From: Mathias Gaunard <mathias.gaunard@ens-lyon.org>
On 01/05/2011 20:44, Artyom wrote:
But the bigger question is what exactly do you want to do with BOM and how it would help you to make the "cross-platform" software?
The goal is to allow all compilers to recognize that the source is encoded in UTF-8. This is what you need to write cross-platform source that contains non-ASCII characters.
It is not enough. You can't do it in cross platform way properly as you can't currently get UTF-8 or UTF-16 or UTF-32 string literal properly for cross platform code till all compilers will support C++0x u/U/u8 literals and at this point NONE of the existing popular compilers support them (checked MSVC, GCC, Intel, SunCC)

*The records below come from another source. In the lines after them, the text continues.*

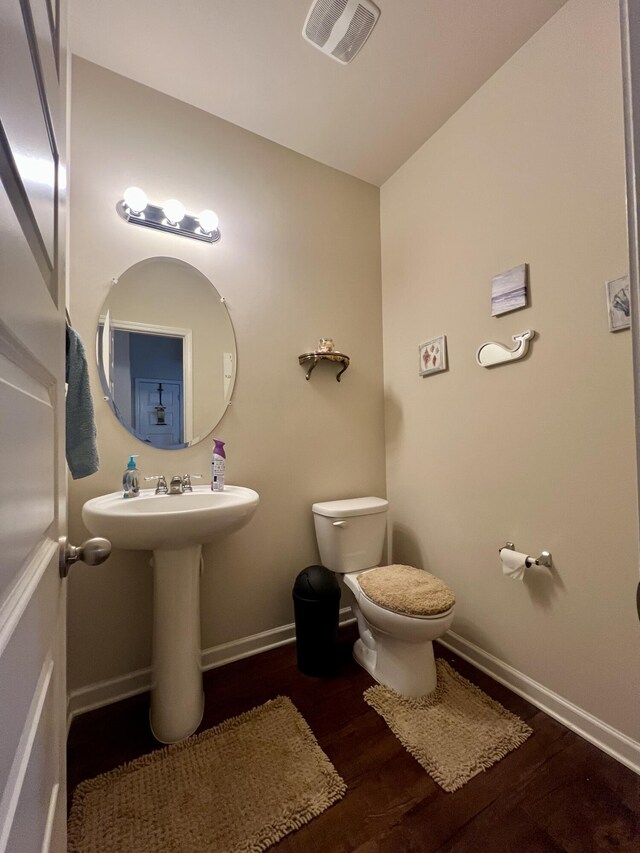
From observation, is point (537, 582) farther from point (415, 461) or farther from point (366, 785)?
point (366, 785)

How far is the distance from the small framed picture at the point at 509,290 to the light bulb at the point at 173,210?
136cm

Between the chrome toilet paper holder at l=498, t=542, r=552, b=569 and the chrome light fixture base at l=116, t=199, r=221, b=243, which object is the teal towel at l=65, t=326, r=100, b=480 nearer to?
the chrome light fixture base at l=116, t=199, r=221, b=243

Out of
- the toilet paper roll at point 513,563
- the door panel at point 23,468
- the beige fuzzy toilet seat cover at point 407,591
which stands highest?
the door panel at point 23,468

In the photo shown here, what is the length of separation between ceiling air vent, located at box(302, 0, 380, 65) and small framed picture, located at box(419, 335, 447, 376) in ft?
3.88

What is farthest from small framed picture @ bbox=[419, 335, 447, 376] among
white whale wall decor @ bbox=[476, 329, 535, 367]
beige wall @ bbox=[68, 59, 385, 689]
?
beige wall @ bbox=[68, 59, 385, 689]

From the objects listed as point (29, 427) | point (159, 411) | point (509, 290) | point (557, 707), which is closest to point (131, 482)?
point (159, 411)

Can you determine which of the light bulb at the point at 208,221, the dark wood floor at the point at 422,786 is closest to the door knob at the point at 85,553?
the dark wood floor at the point at 422,786

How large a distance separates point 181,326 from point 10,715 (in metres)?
1.45

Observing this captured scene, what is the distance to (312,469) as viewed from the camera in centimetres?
176

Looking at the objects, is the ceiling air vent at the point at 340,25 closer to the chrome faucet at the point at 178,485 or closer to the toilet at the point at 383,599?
the chrome faucet at the point at 178,485

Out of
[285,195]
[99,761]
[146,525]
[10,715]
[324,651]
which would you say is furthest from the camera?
[285,195]

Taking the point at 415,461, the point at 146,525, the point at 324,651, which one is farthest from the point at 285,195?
the point at 324,651

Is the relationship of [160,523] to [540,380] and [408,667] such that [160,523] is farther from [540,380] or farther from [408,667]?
[540,380]

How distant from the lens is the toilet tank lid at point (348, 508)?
1.60 meters
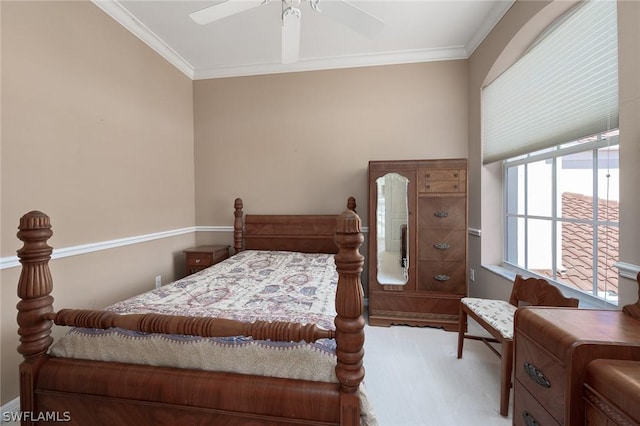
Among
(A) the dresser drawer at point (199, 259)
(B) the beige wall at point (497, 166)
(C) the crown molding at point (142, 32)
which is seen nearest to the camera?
(B) the beige wall at point (497, 166)

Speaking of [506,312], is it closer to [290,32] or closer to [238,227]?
[290,32]

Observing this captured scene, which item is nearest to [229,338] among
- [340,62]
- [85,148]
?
[85,148]

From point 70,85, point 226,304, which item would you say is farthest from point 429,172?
point 70,85

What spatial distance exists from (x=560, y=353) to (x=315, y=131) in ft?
9.58

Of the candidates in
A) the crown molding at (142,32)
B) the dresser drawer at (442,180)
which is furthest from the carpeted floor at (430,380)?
the crown molding at (142,32)

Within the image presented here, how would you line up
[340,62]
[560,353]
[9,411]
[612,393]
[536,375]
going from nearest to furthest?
[612,393]
[560,353]
[536,375]
[9,411]
[340,62]

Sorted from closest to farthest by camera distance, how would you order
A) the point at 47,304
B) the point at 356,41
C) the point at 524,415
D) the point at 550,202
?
the point at 524,415, the point at 47,304, the point at 550,202, the point at 356,41

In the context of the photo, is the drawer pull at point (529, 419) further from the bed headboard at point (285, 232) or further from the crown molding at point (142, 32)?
the crown molding at point (142, 32)

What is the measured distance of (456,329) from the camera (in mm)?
2510

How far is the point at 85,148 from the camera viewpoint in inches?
77.6

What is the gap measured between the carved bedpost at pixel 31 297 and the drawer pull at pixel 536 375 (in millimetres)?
1991

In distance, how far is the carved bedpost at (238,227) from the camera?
10.3 ft

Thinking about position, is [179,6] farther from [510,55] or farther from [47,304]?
[510,55]

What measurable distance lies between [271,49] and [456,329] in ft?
11.8
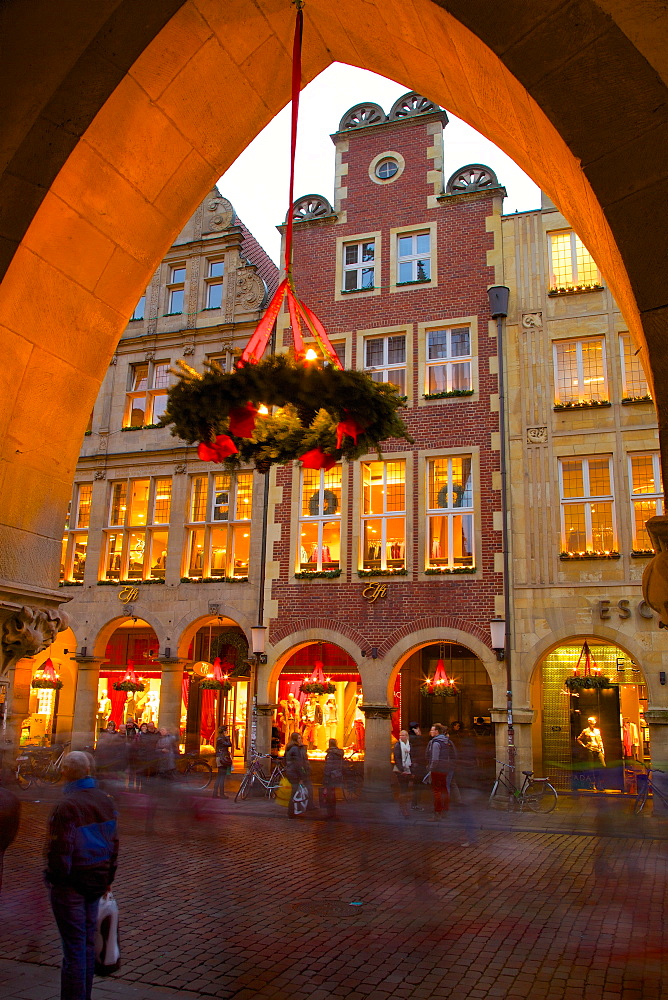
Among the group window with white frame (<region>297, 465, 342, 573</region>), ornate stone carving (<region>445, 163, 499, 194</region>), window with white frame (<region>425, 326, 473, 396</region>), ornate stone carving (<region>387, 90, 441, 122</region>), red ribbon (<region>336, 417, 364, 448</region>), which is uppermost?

the only real Unicode strings with MSVC would be L"" and they are actually would be encoded with UTF-16 encoding while all non-Windows world uses UTF-32 as wide character encodings.
How is that a problem at all?
And using narrow string literals with UTF-8 content masquerading as ANSI is a hack, sorry. That's not the C++-endorsed solution.
First of all ANSI codepage exists only on Windows and has nothing to do with cross platform software. C++ standard does not know what is "ANSI" encodings.
So basically I can say that untill Microsoft Visual Studio team would take UTF-8 seriously and either support 65001 codepage as expected or provide GCC's like options for input and exec encodings I don't see how this BOM would be useful.
I don't really care about what the execution character set is. I definitely do not want to change it, it should be the user locale.
No, you never want to be it in user's locale because it makes compilation locale dependent! Because source.cpp / With UTF-8 BOM -------------------------------- std::string test="שלום-سلام-Мир" In Israel it would be "שלום-???-????" in CP1255 In Egypt it would be "????-سلام-???" in CP1256 In Russia it would be "????-????-Мир" in CP1251 In France it would be "????-???-???" in CP1252 So no, you always want to have execution character set to be well defined unless all your sources are written using US-ASCII which is a subset of all character sets. Artyom Beilis.